Maybe their keys are safer than yours?

Not saying you are obviously compromised, but the simplest explanation after this news is that maybe they relay the authorization to NSA et al, and they OK'ed your case and not theirs for some reason...

The simplest explanation is that reviewer A was responsible for Home Assistant Companion's request and reviewer B was responsible for Firefox's request, and they judged the request differently. Or that implementation details made the two cases different. Or that the company policy changed over time between the two requests. "Apple can break Firefox's encryption so they happily allowed it" is certainly not the simplest explanation.

The simplest explanation is not that Apple is colluding with multiple national government's intelligence agencies which all specifically agreed to a conspiracy against Firefox's mobile browser notifications.

  • You clearly do not work on the field.

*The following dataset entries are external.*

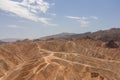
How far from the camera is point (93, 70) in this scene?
3573 inches

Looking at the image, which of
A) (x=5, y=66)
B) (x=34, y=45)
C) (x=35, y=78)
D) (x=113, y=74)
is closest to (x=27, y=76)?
(x=35, y=78)

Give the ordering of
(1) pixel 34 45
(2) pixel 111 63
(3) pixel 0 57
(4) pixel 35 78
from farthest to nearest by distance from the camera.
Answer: (1) pixel 34 45
(3) pixel 0 57
(2) pixel 111 63
(4) pixel 35 78

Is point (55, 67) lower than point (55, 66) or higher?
lower

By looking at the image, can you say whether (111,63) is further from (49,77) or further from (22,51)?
(22,51)

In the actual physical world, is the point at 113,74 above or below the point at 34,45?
below

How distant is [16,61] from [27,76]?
1869 inches

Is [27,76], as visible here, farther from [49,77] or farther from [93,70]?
[93,70]

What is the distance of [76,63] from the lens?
9238cm

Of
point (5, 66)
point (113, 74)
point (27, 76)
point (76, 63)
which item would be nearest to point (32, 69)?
point (27, 76)

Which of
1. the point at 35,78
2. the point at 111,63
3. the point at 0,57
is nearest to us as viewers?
the point at 35,78

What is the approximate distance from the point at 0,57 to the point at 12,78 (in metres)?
40.2

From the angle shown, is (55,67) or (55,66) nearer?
(55,67)

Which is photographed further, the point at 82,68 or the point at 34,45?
Result: the point at 34,45

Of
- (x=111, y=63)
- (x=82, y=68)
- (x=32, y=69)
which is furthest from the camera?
(x=111, y=63)
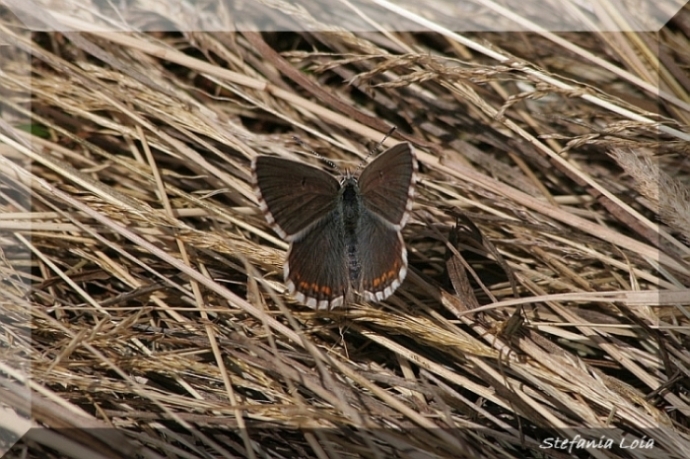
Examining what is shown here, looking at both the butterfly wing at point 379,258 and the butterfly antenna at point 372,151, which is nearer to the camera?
the butterfly wing at point 379,258

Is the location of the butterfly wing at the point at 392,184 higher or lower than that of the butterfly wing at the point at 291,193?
higher

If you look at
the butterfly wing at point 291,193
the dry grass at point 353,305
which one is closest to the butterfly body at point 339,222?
the butterfly wing at point 291,193

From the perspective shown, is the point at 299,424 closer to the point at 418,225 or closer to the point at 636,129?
the point at 418,225

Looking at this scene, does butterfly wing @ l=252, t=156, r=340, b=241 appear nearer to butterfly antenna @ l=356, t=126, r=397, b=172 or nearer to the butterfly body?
the butterfly body

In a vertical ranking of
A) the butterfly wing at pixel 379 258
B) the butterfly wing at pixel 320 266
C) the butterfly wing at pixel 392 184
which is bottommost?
the butterfly wing at pixel 320 266

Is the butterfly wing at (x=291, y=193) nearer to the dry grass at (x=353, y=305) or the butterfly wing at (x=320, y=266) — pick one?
the butterfly wing at (x=320, y=266)
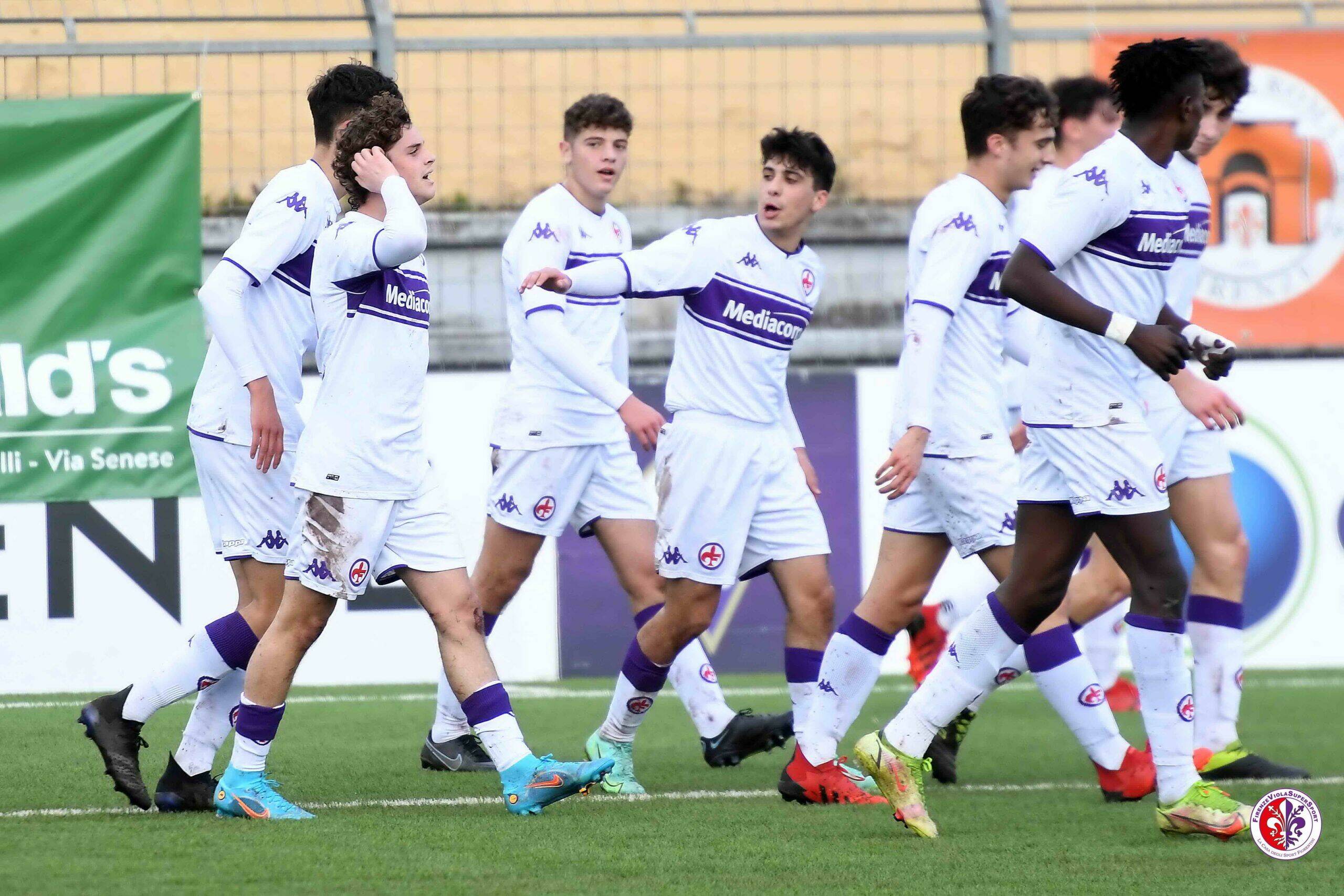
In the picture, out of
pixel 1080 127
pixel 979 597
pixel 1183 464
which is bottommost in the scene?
pixel 979 597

There's an industry for that. It's not uncommon as you think.

    Consulted for a company who implemented access logs for law enforcement to telephone records. A friend works at ring just fetching data from the DB for the legal team after they receives pro forma requests.

    And those are the regular cases since the 80s. with judges from regular courts. If there's a law those companies must follow they will implement the same systems as they had for other laws. Only that these new ones prevent them from discussing. That's the only difference. the rest is banal day to day from legal and the industry that exist to sell compliance services to them.